The doctor tested me for tuberculosis and bronchitis, among other things (this was before HMOs, when doctors still looked after the health and well-being of the people who pay thier salaries). When I was being examined by the doctor, he asked me what my symptoms were. I told him. Coughing uncontrollably; extreme fatigue; night sweats; ears "ringing;" difficulty breathing. Then the doctor asked me a very strange question. He asked me if I had a girlfriend living in San Francisco, or if I had been up there in the past year or two.

I couldn't imagine what in the world this had to do with my being sick. I told him that yes, I had a "pen-pal" who lived in San Jose (which is south of San Francisco) and that I had visited her (and her mother, father, and horse) a few months before my falling ill. The doctor asked nothing else, and gave me a prescription for antibiotics, which I promptly filled.

Two weeks later I was at my normal level of health. The tests the doctor performed for tuberculosis and bronchitis came up negative.

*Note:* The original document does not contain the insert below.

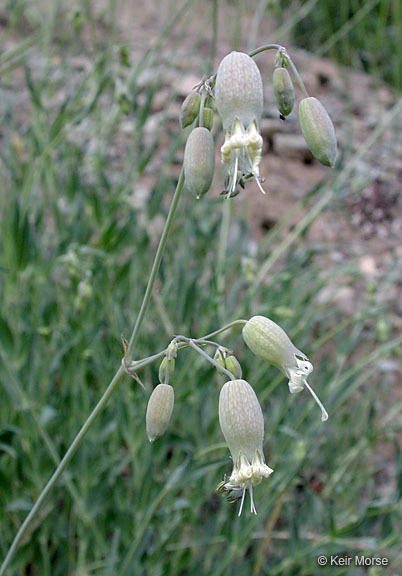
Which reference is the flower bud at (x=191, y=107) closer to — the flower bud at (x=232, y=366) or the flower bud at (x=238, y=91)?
the flower bud at (x=238, y=91)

"Some people afflicted with AIDS will feel a sense of anger and others a sense of guilt. In spite of these understandable reactions, everyone must join the effort to control the epidemic, to provide for the care of those with AIDS, and to do all we can to inform and educate other about AIDS, and how to prevent it." -- C. Everett Koop, M.D., Sc.D. Surgeon General
It was many years later before I heard about Aquired Immune Deficiency Syndrome (AIDS). AIDS was not well-known at the time I went to see that doctor. (I think the disease was news to him, too.) I eventually figured out why the doctor asked me about "a girlfriend in San Francisco."

I am quite happy to report that I free from AIDS. I engage in none of the behaviors that make people at risk for aquiring the retrovirus thought to induce AIDS (HIV: A retrovirus that causes AIDS. HIV was formerly known as HTLV-III.).